EXCERPT PROVIDED -
------

Among the many epochal impacts of the Internet has been added a new and starkly tragic one: The terrorist attack on New York City and the Pentagon of September 11, 2001. We think that this particular aspect of the Internet requires analysis in a journal dealing with the ties between the study of history and computing. As historians, of course, we wish the issue were more comfortably in the past and much more evidence available to us. In this issue of the JAHC and in succeeding ones we will discuss various issues related to terrorism and the Internet within a historical context.

We believe the attacks to be examples of an important new mode of warfare, "Netwar". To a historian, Netwar, like all other forms of warfare invariably reflects both culture and underlying social and political organization. Here we argue that Netwar is both facilitated by the Internet as a mode of communication, and in a sense caused by the Internet because the Internet has changed not only the means of communication, but social organization as well.

It is apparent, despite the depth of feeling in the United States and in the world at large, that there is a wide variety of opinion on the precise nature of this attack. Some have argued that it is the act of a tight-knit organization headed by one man, Osama (also Uusamah, Isama) bin Laden, acting through Al Quaeda, a centralized terrorist organization headquartered in Afghanistan; others suggest that it was ultimately state sponsored; still others that it is the result of a widely distributed "Islamist" conspiracy of which the Taliban is the outstanding example. The dominant metaphor is that the United States and its many allies are engaged in a long-term "War against Terrorism." The first front of this war has been opened in Afghanistan. The President of the United States continually warns that other fronts are to follow. [1]

The consequences of these events will clearly be very far reaching. Michael Wines of The New York Times even speculates that they may well "reshape the globe", meaning that an alliance structure which has remained essentially unchanged for almost sixty years (The U.S. and its allies vs. Russia and its allies) may be totally reformed around a common enemy, international terrorism. [2] The economic, and even intellectual, ramifications of the events are only beginning to unfold.

------

RECORDS SHOWN -
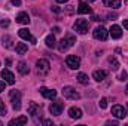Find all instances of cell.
I'll use <instances>...</instances> for the list:
<instances>
[{
  "mask_svg": "<svg viewBox=\"0 0 128 126\" xmlns=\"http://www.w3.org/2000/svg\"><path fill=\"white\" fill-rule=\"evenodd\" d=\"M28 114L33 117V120H34V123H42L43 120H42V108H40V105H37L36 102H30V105H28Z\"/></svg>",
  "mask_w": 128,
  "mask_h": 126,
  "instance_id": "6da1fadb",
  "label": "cell"
},
{
  "mask_svg": "<svg viewBox=\"0 0 128 126\" xmlns=\"http://www.w3.org/2000/svg\"><path fill=\"white\" fill-rule=\"evenodd\" d=\"M74 43H76L74 36H67V37L61 39V42L58 43V51H60V52H66V51H67V49H70Z\"/></svg>",
  "mask_w": 128,
  "mask_h": 126,
  "instance_id": "7a4b0ae2",
  "label": "cell"
},
{
  "mask_svg": "<svg viewBox=\"0 0 128 126\" xmlns=\"http://www.w3.org/2000/svg\"><path fill=\"white\" fill-rule=\"evenodd\" d=\"M9 96H10V102H12V108L16 111V110H20L21 108V92L20 91H16V89H14V91H10L9 92Z\"/></svg>",
  "mask_w": 128,
  "mask_h": 126,
  "instance_id": "3957f363",
  "label": "cell"
},
{
  "mask_svg": "<svg viewBox=\"0 0 128 126\" xmlns=\"http://www.w3.org/2000/svg\"><path fill=\"white\" fill-rule=\"evenodd\" d=\"M36 68H37V74L46 76L49 73V70H51V64H49L48 60H39L36 63Z\"/></svg>",
  "mask_w": 128,
  "mask_h": 126,
  "instance_id": "277c9868",
  "label": "cell"
},
{
  "mask_svg": "<svg viewBox=\"0 0 128 126\" xmlns=\"http://www.w3.org/2000/svg\"><path fill=\"white\" fill-rule=\"evenodd\" d=\"M73 27H74V30L79 34H85V33L88 31V21L84 19V18H79V19H76V22H74Z\"/></svg>",
  "mask_w": 128,
  "mask_h": 126,
  "instance_id": "5b68a950",
  "label": "cell"
},
{
  "mask_svg": "<svg viewBox=\"0 0 128 126\" xmlns=\"http://www.w3.org/2000/svg\"><path fill=\"white\" fill-rule=\"evenodd\" d=\"M63 95H64V98H67V99H79L80 98L79 92H76V89L72 88V86H64Z\"/></svg>",
  "mask_w": 128,
  "mask_h": 126,
  "instance_id": "8992f818",
  "label": "cell"
},
{
  "mask_svg": "<svg viewBox=\"0 0 128 126\" xmlns=\"http://www.w3.org/2000/svg\"><path fill=\"white\" fill-rule=\"evenodd\" d=\"M92 36H94V39H97V40H106L107 36H109V31L103 25H100V27H97L96 30L92 31Z\"/></svg>",
  "mask_w": 128,
  "mask_h": 126,
  "instance_id": "52a82bcc",
  "label": "cell"
},
{
  "mask_svg": "<svg viewBox=\"0 0 128 126\" xmlns=\"http://www.w3.org/2000/svg\"><path fill=\"white\" fill-rule=\"evenodd\" d=\"M63 108H64V102H61V101H55V102L51 104L49 111H51V114H54V116H60V114L63 113Z\"/></svg>",
  "mask_w": 128,
  "mask_h": 126,
  "instance_id": "ba28073f",
  "label": "cell"
},
{
  "mask_svg": "<svg viewBox=\"0 0 128 126\" xmlns=\"http://www.w3.org/2000/svg\"><path fill=\"white\" fill-rule=\"evenodd\" d=\"M66 64H67V67H70V68H79V65H80V58L79 57H76V55H68L67 58H66Z\"/></svg>",
  "mask_w": 128,
  "mask_h": 126,
  "instance_id": "9c48e42d",
  "label": "cell"
},
{
  "mask_svg": "<svg viewBox=\"0 0 128 126\" xmlns=\"http://www.w3.org/2000/svg\"><path fill=\"white\" fill-rule=\"evenodd\" d=\"M112 114L116 117V119H124L125 116H127V110L122 107V105H113L112 107Z\"/></svg>",
  "mask_w": 128,
  "mask_h": 126,
  "instance_id": "30bf717a",
  "label": "cell"
},
{
  "mask_svg": "<svg viewBox=\"0 0 128 126\" xmlns=\"http://www.w3.org/2000/svg\"><path fill=\"white\" fill-rule=\"evenodd\" d=\"M40 91V94L43 95L45 98H48V99H54V98H57V91H54V89H49V88H40L39 89Z\"/></svg>",
  "mask_w": 128,
  "mask_h": 126,
  "instance_id": "8fae6325",
  "label": "cell"
},
{
  "mask_svg": "<svg viewBox=\"0 0 128 126\" xmlns=\"http://www.w3.org/2000/svg\"><path fill=\"white\" fill-rule=\"evenodd\" d=\"M2 77H3V79H4V82H6V83H9V85H14V83H15V76H14L8 68L2 70Z\"/></svg>",
  "mask_w": 128,
  "mask_h": 126,
  "instance_id": "7c38bea8",
  "label": "cell"
},
{
  "mask_svg": "<svg viewBox=\"0 0 128 126\" xmlns=\"http://www.w3.org/2000/svg\"><path fill=\"white\" fill-rule=\"evenodd\" d=\"M18 34H20V37H21V39H24V40H30L33 45H36V39L33 37L32 33L28 31L27 28H21V30L18 31Z\"/></svg>",
  "mask_w": 128,
  "mask_h": 126,
  "instance_id": "4fadbf2b",
  "label": "cell"
},
{
  "mask_svg": "<svg viewBox=\"0 0 128 126\" xmlns=\"http://www.w3.org/2000/svg\"><path fill=\"white\" fill-rule=\"evenodd\" d=\"M16 22L18 24H28L30 22V16H28V13L27 12H20L18 15H16Z\"/></svg>",
  "mask_w": 128,
  "mask_h": 126,
  "instance_id": "5bb4252c",
  "label": "cell"
},
{
  "mask_svg": "<svg viewBox=\"0 0 128 126\" xmlns=\"http://www.w3.org/2000/svg\"><path fill=\"white\" fill-rule=\"evenodd\" d=\"M109 34H110L113 39H121V36H122V30H121L119 25H112L110 30H109Z\"/></svg>",
  "mask_w": 128,
  "mask_h": 126,
  "instance_id": "9a60e30c",
  "label": "cell"
},
{
  "mask_svg": "<svg viewBox=\"0 0 128 126\" xmlns=\"http://www.w3.org/2000/svg\"><path fill=\"white\" fill-rule=\"evenodd\" d=\"M68 116L72 119H80L82 117V110L76 108V107H72V108H68Z\"/></svg>",
  "mask_w": 128,
  "mask_h": 126,
  "instance_id": "2e32d148",
  "label": "cell"
},
{
  "mask_svg": "<svg viewBox=\"0 0 128 126\" xmlns=\"http://www.w3.org/2000/svg\"><path fill=\"white\" fill-rule=\"evenodd\" d=\"M106 76H107V71H104V70H96V71L92 73V77H94V80H97V82L104 80Z\"/></svg>",
  "mask_w": 128,
  "mask_h": 126,
  "instance_id": "e0dca14e",
  "label": "cell"
},
{
  "mask_svg": "<svg viewBox=\"0 0 128 126\" xmlns=\"http://www.w3.org/2000/svg\"><path fill=\"white\" fill-rule=\"evenodd\" d=\"M78 12H79V13H92V9L88 6V3L80 1V3H79V7H78Z\"/></svg>",
  "mask_w": 128,
  "mask_h": 126,
  "instance_id": "ac0fdd59",
  "label": "cell"
},
{
  "mask_svg": "<svg viewBox=\"0 0 128 126\" xmlns=\"http://www.w3.org/2000/svg\"><path fill=\"white\" fill-rule=\"evenodd\" d=\"M27 122H28V119H27L26 116H21V117H16V119L10 120V122H9V126H15V125H26Z\"/></svg>",
  "mask_w": 128,
  "mask_h": 126,
  "instance_id": "d6986e66",
  "label": "cell"
},
{
  "mask_svg": "<svg viewBox=\"0 0 128 126\" xmlns=\"http://www.w3.org/2000/svg\"><path fill=\"white\" fill-rule=\"evenodd\" d=\"M103 3H104L107 7H112V9L121 7V0H103Z\"/></svg>",
  "mask_w": 128,
  "mask_h": 126,
  "instance_id": "ffe728a7",
  "label": "cell"
},
{
  "mask_svg": "<svg viewBox=\"0 0 128 126\" xmlns=\"http://www.w3.org/2000/svg\"><path fill=\"white\" fill-rule=\"evenodd\" d=\"M16 68H18V71H20L22 76H26V74H28V73H30V68L27 67V64L24 63V61H20Z\"/></svg>",
  "mask_w": 128,
  "mask_h": 126,
  "instance_id": "44dd1931",
  "label": "cell"
},
{
  "mask_svg": "<svg viewBox=\"0 0 128 126\" xmlns=\"http://www.w3.org/2000/svg\"><path fill=\"white\" fill-rule=\"evenodd\" d=\"M15 49H16V54H18V55H24V54L28 51V46H27L26 43H16Z\"/></svg>",
  "mask_w": 128,
  "mask_h": 126,
  "instance_id": "7402d4cb",
  "label": "cell"
},
{
  "mask_svg": "<svg viewBox=\"0 0 128 126\" xmlns=\"http://www.w3.org/2000/svg\"><path fill=\"white\" fill-rule=\"evenodd\" d=\"M2 40H3V46H4L6 49H12V48H14V45H12V43H14V40H12V37H10V36H4Z\"/></svg>",
  "mask_w": 128,
  "mask_h": 126,
  "instance_id": "603a6c76",
  "label": "cell"
},
{
  "mask_svg": "<svg viewBox=\"0 0 128 126\" xmlns=\"http://www.w3.org/2000/svg\"><path fill=\"white\" fill-rule=\"evenodd\" d=\"M45 43H46V46L48 48H55V37L52 36V34H49V36H46V39H45Z\"/></svg>",
  "mask_w": 128,
  "mask_h": 126,
  "instance_id": "cb8c5ba5",
  "label": "cell"
},
{
  "mask_svg": "<svg viewBox=\"0 0 128 126\" xmlns=\"http://www.w3.org/2000/svg\"><path fill=\"white\" fill-rule=\"evenodd\" d=\"M76 79H78V82L82 83V85H88V83H90V79H88V76H86L85 73H79Z\"/></svg>",
  "mask_w": 128,
  "mask_h": 126,
  "instance_id": "d4e9b609",
  "label": "cell"
},
{
  "mask_svg": "<svg viewBox=\"0 0 128 126\" xmlns=\"http://www.w3.org/2000/svg\"><path fill=\"white\" fill-rule=\"evenodd\" d=\"M109 63H110V65H112V70H113V71H116V70L119 68V63L116 61V58H113V57L109 58Z\"/></svg>",
  "mask_w": 128,
  "mask_h": 126,
  "instance_id": "484cf974",
  "label": "cell"
},
{
  "mask_svg": "<svg viewBox=\"0 0 128 126\" xmlns=\"http://www.w3.org/2000/svg\"><path fill=\"white\" fill-rule=\"evenodd\" d=\"M0 114L2 116H6V105H4V102L0 99Z\"/></svg>",
  "mask_w": 128,
  "mask_h": 126,
  "instance_id": "4316f807",
  "label": "cell"
},
{
  "mask_svg": "<svg viewBox=\"0 0 128 126\" xmlns=\"http://www.w3.org/2000/svg\"><path fill=\"white\" fill-rule=\"evenodd\" d=\"M106 107H107V99H106V98H101V101H100V108L104 110Z\"/></svg>",
  "mask_w": 128,
  "mask_h": 126,
  "instance_id": "83f0119b",
  "label": "cell"
},
{
  "mask_svg": "<svg viewBox=\"0 0 128 126\" xmlns=\"http://www.w3.org/2000/svg\"><path fill=\"white\" fill-rule=\"evenodd\" d=\"M127 79H128L127 71H122V73L119 74V80H121V82H124V80H127Z\"/></svg>",
  "mask_w": 128,
  "mask_h": 126,
  "instance_id": "f1b7e54d",
  "label": "cell"
},
{
  "mask_svg": "<svg viewBox=\"0 0 128 126\" xmlns=\"http://www.w3.org/2000/svg\"><path fill=\"white\" fill-rule=\"evenodd\" d=\"M52 12H55V13H60V12H61V9H60L58 6H52Z\"/></svg>",
  "mask_w": 128,
  "mask_h": 126,
  "instance_id": "f546056e",
  "label": "cell"
},
{
  "mask_svg": "<svg viewBox=\"0 0 128 126\" xmlns=\"http://www.w3.org/2000/svg\"><path fill=\"white\" fill-rule=\"evenodd\" d=\"M0 25L4 28V27H8V25H9V21H8V19H4V21H2V22H0Z\"/></svg>",
  "mask_w": 128,
  "mask_h": 126,
  "instance_id": "4dcf8cb0",
  "label": "cell"
},
{
  "mask_svg": "<svg viewBox=\"0 0 128 126\" xmlns=\"http://www.w3.org/2000/svg\"><path fill=\"white\" fill-rule=\"evenodd\" d=\"M10 1H12L14 6H20V4H21V0H10Z\"/></svg>",
  "mask_w": 128,
  "mask_h": 126,
  "instance_id": "1f68e13d",
  "label": "cell"
},
{
  "mask_svg": "<svg viewBox=\"0 0 128 126\" xmlns=\"http://www.w3.org/2000/svg\"><path fill=\"white\" fill-rule=\"evenodd\" d=\"M106 125H118V122L116 120H109V122H106Z\"/></svg>",
  "mask_w": 128,
  "mask_h": 126,
  "instance_id": "d6a6232c",
  "label": "cell"
},
{
  "mask_svg": "<svg viewBox=\"0 0 128 126\" xmlns=\"http://www.w3.org/2000/svg\"><path fill=\"white\" fill-rule=\"evenodd\" d=\"M3 91H4V82L0 80V92H3Z\"/></svg>",
  "mask_w": 128,
  "mask_h": 126,
  "instance_id": "836d02e7",
  "label": "cell"
},
{
  "mask_svg": "<svg viewBox=\"0 0 128 126\" xmlns=\"http://www.w3.org/2000/svg\"><path fill=\"white\" fill-rule=\"evenodd\" d=\"M42 123H43V125H52V120H43Z\"/></svg>",
  "mask_w": 128,
  "mask_h": 126,
  "instance_id": "e575fe53",
  "label": "cell"
},
{
  "mask_svg": "<svg viewBox=\"0 0 128 126\" xmlns=\"http://www.w3.org/2000/svg\"><path fill=\"white\" fill-rule=\"evenodd\" d=\"M124 28L128 30V19H124Z\"/></svg>",
  "mask_w": 128,
  "mask_h": 126,
  "instance_id": "d590c367",
  "label": "cell"
},
{
  "mask_svg": "<svg viewBox=\"0 0 128 126\" xmlns=\"http://www.w3.org/2000/svg\"><path fill=\"white\" fill-rule=\"evenodd\" d=\"M55 1H57V3H67L68 0H55Z\"/></svg>",
  "mask_w": 128,
  "mask_h": 126,
  "instance_id": "8d00e7d4",
  "label": "cell"
},
{
  "mask_svg": "<svg viewBox=\"0 0 128 126\" xmlns=\"http://www.w3.org/2000/svg\"><path fill=\"white\" fill-rule=\"evenodd\" d=\"M54 31H55V33H60L61 30H60V27H54Z\"/></svg>",
  "mask_w": 128,
  "mask_h": 126,
  "instance_id": "74e56055",
  "label": "cell"
},
{
  "mask_svg": "<svg viewBox=\"0 0 128 126\" xmlns=\"http://www.w3.org/2000/svg\"><path fill=\"white\" fill-rule=\"evenodd\" d=\"M125 94L128 95V85H127V88H125Z\"/></svg>",
  "mask_w": 128,
  "mask_h": 126,
  "instance_id": "f35d334b",
  "label": "cell"
},
{
  "mask_svg": "<svg viewBox=\"0 0 128 126\" xmlns=\"http://www.w3.org/2000/svg\"><path fill=\"white\" fill-rule=\"evenodd\" d=\"M88 1H96V0H88Z\"/></svg>",
  "mask_w": 128,
  "mask_h": 126,
  "instance_id": "ab89813d",
  "label": "cell"
},
{
  "mask_svg": "<svg viewBox=\"0 0 128 126\" xmlns=\"http://www.w3.org/2000/svg\"><path fill=\"white\" fill-rule=\"evenodd\" d=\"M127 107H128V105H127Z\"/></svg>",
  "mask_w": 128,
  "mask_h": 126,
  "instance_id": "60d3db41",
  "label": "cell"
}]
</instances>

------

EXERCISE SET -
a) Duplicate the passage on Netwar from "Among the many" up to and including "a historical context.".
b) Based on the passage on Netwar, answer yes or no for each statement and quote the words that decide it: (i) The attacks are described as examples of a new mode of warfare called "Netwar." (ii) The first front of the "War against Terrorism" has been opened in Iraq. (iii) Michael Wines writes for The New York Times.
c) Write the next part of the passage on Netwar, picking up after its final sentence.
The entries are separate material and have nothing to do with the passage on Netwar.

RESPONSES BY TASK -
a)
Among the many epochal impacts of the Internet has been added a new and starkly tragic one: The terrorist attack on New York City and the Pentagon of September 11, 2001. We think that this particular aspect of the Internet requires analysis in a journal dealing with the ties between the study of history and computing. As historians, of course, we wish the issue were more comfortably in the past and much more evidence available to us. In this issue of the JAHC and in succeeding ones we will discuss various issues related to terrorism and the Internet within a historical context.

b)
(i) Yes: "We believe the attacks to be examples of an important new mode of warfare, "Netwar"."
(ii) No: "The first front of this war has been opened in Afghanistan."
(iii) Yes: "Michael Wines of The New York Times even speculates that they may well "reshape the globe"."

c)
Despite the complexity of these events, and even though as of this posting we are less than three months removed from them, some avenues of understanding are becoming clear. It is evident, for example, that we all need to know much more about Islam in all its variants, more about the history and culture of Afghanistan, and in particular, more about the nature of the conspiracy that produced these events.

There is, we believe, a particular impact of the Internet that once understood does much to clarify these recent events, and even to suggest that the current approach cannot yield satisfactory results. This argument is best understood through the concept of "Netwar."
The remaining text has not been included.